Co przygotować. Proszę przepisać fragment tekstu o Białorusi, zaczynając od „Oczywiście nie ma zaskoczenia” i ciągnąc aż do „tak w skrócie.” włącznie, i zamienić w nim „autopsji” na „doświadczenia”.

Wybrany fragment.
Kilka słów o Białorusi

 Zakończyły się wybory prezydenckie na Białorusi.

Oczywiście nie ma zaskoczenia - kolejna reelekcja Aleksandra Łukaszenki (około 80 %). Jednak o tym naszym wschodnim sąsiedzie chcę teraz wspomnieć nie od strony polityki, a trochę innych spraw dodając jednocześnie, że nie będzie to z autopsji. Odwiedziłam różne miejsca, ale na Białorusi jeszcze nie byłam.

Mówiąc o dzisiejszych wydarzeniach powiem wyłącznie: przekazom medialnym (i olbrzymiej większości polityków) nigdy do końca nie wierzę (te akurat znam w pewnym sensie z autopsji, gdyż studiowałam ten kierunek). Mam również świadomość, iż niezadowolenie panuje teraz w wielu europejskich stolicach. Ponadto głos „elit” i dziennikarzy: wybory sfałszowane, niedemokratyczne, łamanie praworządności i praw człowieka. 

To tak w skrócie.

Do powyższych zarzutów nie będę się odnosić, bo na Białoruś chcę spojrzeć z innej perspektywy. O polityce tylko krótko.

Normalnym jest, że Łukaszenka nie wszystkim się podoba (i nie mówię o wyglądzie zewnętrznym, gdyż przystojnym w żadnym wypadku nie jest❗❗❗)❗❗❗ Raczej dziwna byłaby sytuacja odwrotna❗ Oczywistym są marzenia części społeczeństwa o Majdanie (uwaga: nie tym, którego imię to Radosław❗). Powtórce z Ukrainy. 

Komu

Przede wszystkim pewnym grupom interesów (po rożnych stronach granic) i śniącym o staniu się częścią tak zwanej „elity”. Komu jeszcze❓ Mającym nadzieję na kawałek tortu oraz ich popierającym.

Nie oszukujmy się, również i w tym przypadku państwa nazywane „demokratycznymi” oraz „praworządnymi”, którym Aleksander Łukaszenka „nie leży” mają swoje macki na Białorusi. 

Nie dajmy sobie wmówić, że opozycja nie jest finansowana w sporym procencie przez nich (polityka, a biznes są obecnie w zasadzie jedno, jedno bez drugiego nie istnieje, nie dajmy sobie wmówić, że jest inaczej❗). Właśnie tej części białoruskiego społeczeństwa marzy się zmiana władzy. Konkretnie panom w garniturach pragnącym, by „zadanie” wykonali „zwykli obywatele”. Oni natomiast później przejmą w ich imieniu władzę (a część podpisze lukratywne kontrakty wygrywając państwowe kontrakty).

To tak z grubsza.

Dostarczone rekordy.
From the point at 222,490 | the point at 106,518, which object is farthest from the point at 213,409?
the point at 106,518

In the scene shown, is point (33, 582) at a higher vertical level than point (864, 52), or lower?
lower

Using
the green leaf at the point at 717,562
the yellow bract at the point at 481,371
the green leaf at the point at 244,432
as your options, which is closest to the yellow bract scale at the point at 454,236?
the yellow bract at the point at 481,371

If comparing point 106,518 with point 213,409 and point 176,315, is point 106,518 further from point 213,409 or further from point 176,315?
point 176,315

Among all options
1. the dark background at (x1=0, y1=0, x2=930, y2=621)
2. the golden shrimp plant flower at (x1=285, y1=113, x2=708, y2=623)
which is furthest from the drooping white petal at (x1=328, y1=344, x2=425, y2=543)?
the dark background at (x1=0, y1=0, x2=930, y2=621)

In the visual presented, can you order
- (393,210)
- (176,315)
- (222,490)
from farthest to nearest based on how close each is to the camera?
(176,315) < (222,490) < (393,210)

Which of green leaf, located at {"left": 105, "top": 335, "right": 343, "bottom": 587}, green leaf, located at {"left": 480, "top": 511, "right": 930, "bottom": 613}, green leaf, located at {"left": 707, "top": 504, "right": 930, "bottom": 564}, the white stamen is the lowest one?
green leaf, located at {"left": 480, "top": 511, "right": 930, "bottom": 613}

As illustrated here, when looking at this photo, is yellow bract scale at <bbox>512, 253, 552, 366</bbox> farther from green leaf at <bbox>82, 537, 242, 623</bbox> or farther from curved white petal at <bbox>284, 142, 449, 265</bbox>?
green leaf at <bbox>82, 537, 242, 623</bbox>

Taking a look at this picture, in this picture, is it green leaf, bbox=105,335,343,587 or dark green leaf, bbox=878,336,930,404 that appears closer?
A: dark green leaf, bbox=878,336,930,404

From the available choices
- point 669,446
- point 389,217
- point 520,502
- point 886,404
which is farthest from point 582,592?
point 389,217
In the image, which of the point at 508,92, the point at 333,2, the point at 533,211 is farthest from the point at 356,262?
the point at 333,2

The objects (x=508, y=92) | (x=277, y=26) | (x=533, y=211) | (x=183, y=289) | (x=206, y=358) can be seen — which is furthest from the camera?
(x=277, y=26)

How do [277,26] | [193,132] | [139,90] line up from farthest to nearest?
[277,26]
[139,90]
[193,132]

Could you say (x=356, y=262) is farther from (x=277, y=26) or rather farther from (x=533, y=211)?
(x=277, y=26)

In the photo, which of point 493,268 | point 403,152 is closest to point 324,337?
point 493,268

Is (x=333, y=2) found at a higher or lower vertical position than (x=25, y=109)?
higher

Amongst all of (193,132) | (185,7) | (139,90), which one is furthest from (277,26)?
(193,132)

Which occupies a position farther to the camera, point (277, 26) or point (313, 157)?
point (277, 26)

Wynik.
Oczywiście nie ma zaskoczenia - kolejna reelekcja Aleksandra Łukaszenki (około 80 %). Jednak o tym naszym wschodnim sąsiedzie chcę teraz wspomnieć nie od strony polityki, a trochę innych spraw dodając jednocześnie, że nie będzie to z doświadczenia. Odwiedziłam różne miejsca, ale na Białorusi jeszcze nie byłam.

Mówiąc o dzisiejszych wydarzeniach powiem wyłącznie: przekazom medialnym (i olbrzymiej większości polityków) nigdy do końca nie wierzę (te akurat znam w pewnym sensie z doświadczenia, gdyż studiowałam ten kierunek). Mam również świadomość, iż niezadowolenie panuje teraz w wielu europejskich stolicach. Ponadto głos „elit” i dziennikarzy: wybory sfałszowane, niedemokratyczne, łamanie praworządności i praw człowieka. 

To tak w skrócie.